TypeError: can only concatenate str (not "numpy.float64") to str

#### `ATUS_category_data`

In [None]:
A, b, x = SVD_Regression(ATUS_category_data,'trdtocc1')

In [None]:
SVD_Regression_Results(A, x, b)

#### `ATUS_data`

In [None]:
A, b, x = SVD_Regression(ATUS_data,'trdtocc1')

In [None]:
SVD_Regression_Results(A, x, b)

### Model

**Regression Machine Learning**

Inspired by Data Driven Science and Engineering by Steve L. Brunton and J. Nathan Kutz 
http://www.databookuw.com/

In [None]:
def SVD_Regression_Predict(df, column, n):
    '''
    This function uses the SVD to see if we can predict the values of our target column with a seperate set of data.
    
    inputs:
    df - a dataframe
    column - string, our target column
    n = int, size of the test dataframe
    
    returns:
    none
    '''

    #shuffle up the dataset
    df_p = df.sample(frac=1)
    
    #split the data into train and test sets
    
    #create train dataset
    df_train = df_p[1:n]

    #create test dataset
    df_test = df_p[n:]
    #create the matrix and target column of the test
    A_test = df_test.drop(columns=[column]) 
    b_test = df_test[column]
    
    #get the x back from the SVD regression function
    A_train, b_train, x = SVD_Regression(df_train, column)
    
    #send to the results funtion (and visualization function)
    SVD_Regression_Results(A_test, x, b_test)

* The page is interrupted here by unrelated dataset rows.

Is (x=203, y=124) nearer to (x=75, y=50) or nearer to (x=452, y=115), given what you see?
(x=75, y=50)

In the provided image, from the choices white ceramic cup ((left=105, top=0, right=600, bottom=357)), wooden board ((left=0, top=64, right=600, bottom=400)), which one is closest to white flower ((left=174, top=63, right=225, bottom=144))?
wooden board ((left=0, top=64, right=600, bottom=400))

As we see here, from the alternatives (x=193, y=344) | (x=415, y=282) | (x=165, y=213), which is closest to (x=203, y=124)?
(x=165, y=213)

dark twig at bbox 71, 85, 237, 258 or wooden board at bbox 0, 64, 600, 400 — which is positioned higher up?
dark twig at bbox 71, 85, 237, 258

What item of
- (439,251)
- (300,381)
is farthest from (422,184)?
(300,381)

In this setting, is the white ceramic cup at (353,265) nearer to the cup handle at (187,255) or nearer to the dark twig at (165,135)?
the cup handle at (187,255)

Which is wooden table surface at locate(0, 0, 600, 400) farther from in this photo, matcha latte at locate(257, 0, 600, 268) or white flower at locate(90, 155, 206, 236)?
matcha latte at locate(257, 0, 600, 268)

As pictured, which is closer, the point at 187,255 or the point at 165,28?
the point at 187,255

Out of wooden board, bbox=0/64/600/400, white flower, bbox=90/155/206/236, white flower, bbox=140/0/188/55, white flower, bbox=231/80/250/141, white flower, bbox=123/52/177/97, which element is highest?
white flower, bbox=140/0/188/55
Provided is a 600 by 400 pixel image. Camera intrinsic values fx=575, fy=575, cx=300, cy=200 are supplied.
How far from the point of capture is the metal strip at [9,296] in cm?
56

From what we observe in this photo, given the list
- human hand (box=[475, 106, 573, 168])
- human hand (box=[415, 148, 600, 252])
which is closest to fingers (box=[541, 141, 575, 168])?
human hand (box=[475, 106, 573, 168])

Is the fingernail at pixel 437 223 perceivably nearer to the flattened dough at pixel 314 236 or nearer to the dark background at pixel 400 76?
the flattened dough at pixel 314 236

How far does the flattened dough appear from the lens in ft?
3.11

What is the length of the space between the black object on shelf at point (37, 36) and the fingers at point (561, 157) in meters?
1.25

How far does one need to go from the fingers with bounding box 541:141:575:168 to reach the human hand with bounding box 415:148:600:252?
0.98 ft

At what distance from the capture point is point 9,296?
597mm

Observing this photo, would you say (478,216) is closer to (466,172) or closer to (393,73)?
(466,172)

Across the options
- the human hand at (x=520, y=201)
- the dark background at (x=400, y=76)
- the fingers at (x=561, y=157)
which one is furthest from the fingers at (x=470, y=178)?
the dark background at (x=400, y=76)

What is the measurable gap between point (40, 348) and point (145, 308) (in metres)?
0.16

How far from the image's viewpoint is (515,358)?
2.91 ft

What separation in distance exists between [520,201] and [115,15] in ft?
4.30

#### `ATUS_category_data_lite`

In [None]:
SVD_Regression_Predict(ATUS_category_data_lite,'trdtocc1', 10000)

#### `ATUS_category_data`

In [None]:
SVD_Regression_Predict(ATUS_category_data,'trdtocc1', 100000)

#### `ATUS_data`

In [None]:
SVD_Regression_Predict(ATUS_data,'trdtocc1', 100000)

## Conclusion

As you can see from the graphs and difference means, the daily activities are not a good way to predict occupation. Although, to the credit of the SVD regression, the predicted values for the test were not much farther off from when we included those b values in the SVD.